(Selected passage)
══════════════════════════════
From mboxrd@z Thu Jan  1 00:00:00 1970
From: Alexei Starovoitov <ast@plumgrid.com>
Subject: Re: [PATCH V2 1/2] bpf: control the trace data output on current cpu
 when perf sampling
Date: Wed, 14 Oct 2015 14:21:11 -0700
Message-ID: <561EC747.8070608@plumgrid.com>
References: <1444826277-94060-1-git-send-email-xiakaixu@huawei.com>
 <1444826277-94060-2-git-send-email-xiakaixu@huawei.com>
Mime-Version: 1.0
Content-Type: text/plain; charset=windows-1252; format=flowed
Content-Transfer-Encoding: 7bit
Cc: wangnan0@huawei.com, linux-kernel@vger.kernel.org,
	pi3orama@163.com, hekuang@huawei.com, netdev@vger.kernel.org
To: Kaixu Xia <xiakaixu@huawei.com>, davem@davemloft.net,
	acme@kernel.org, mingo@redhat.com, a.p.zijlstra@chello.nl,
	masami.hiramatsu.pt@hitachi.com, jolsa@kernel.org,
	daniel@iogearbox.net
Return-path: <linux-kernel-owner@vger.kernel.org>
In-Reply-To: <1444826277-94060-2-git-send-email-xiakaixu@huawei.com>
Sender: linux-kernel-owner@vger.kernel.org
List-Id: netdev.vger.kernel.org

On 10/14/15 5:37 AM, Kaixu Xia wrote:
> This patch adds the flag sample_disable to control the trace data
> output process when perf sampling. By setting this flag and
> integrating with ebpf, we can control the data output process and
> get the samples we are most interested in.
══════════════════════════════
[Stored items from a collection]
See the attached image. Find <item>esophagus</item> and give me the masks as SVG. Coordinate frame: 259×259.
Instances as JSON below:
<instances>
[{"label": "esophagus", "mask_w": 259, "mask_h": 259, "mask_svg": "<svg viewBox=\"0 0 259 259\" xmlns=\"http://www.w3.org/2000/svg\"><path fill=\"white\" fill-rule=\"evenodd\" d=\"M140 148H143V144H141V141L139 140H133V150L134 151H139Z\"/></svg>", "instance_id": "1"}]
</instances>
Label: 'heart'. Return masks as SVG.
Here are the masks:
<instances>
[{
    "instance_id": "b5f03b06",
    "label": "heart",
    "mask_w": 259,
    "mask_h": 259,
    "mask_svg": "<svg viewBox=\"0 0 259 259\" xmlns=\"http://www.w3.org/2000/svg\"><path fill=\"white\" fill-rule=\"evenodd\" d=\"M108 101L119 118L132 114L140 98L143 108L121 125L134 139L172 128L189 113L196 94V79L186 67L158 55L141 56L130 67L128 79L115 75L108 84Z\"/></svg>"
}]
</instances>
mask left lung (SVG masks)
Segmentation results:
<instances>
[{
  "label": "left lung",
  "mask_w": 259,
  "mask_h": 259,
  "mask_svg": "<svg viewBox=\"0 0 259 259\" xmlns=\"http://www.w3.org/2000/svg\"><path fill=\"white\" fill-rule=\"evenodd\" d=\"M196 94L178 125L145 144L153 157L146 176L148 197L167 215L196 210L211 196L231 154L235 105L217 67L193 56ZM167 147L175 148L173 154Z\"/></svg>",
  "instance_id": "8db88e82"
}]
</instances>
══════════════════════════════
(Short exercise)
Answer these questions about the mailing-list reply above:
(a) What address is given in the From line?
(b) What flag does the quoted patch add?
(c) What time does Kaixu Xia's quoted message carry?

(Finished exercise)
(a) ast@plumgrid.com
(b) sample_disable
(c) 5:37 AM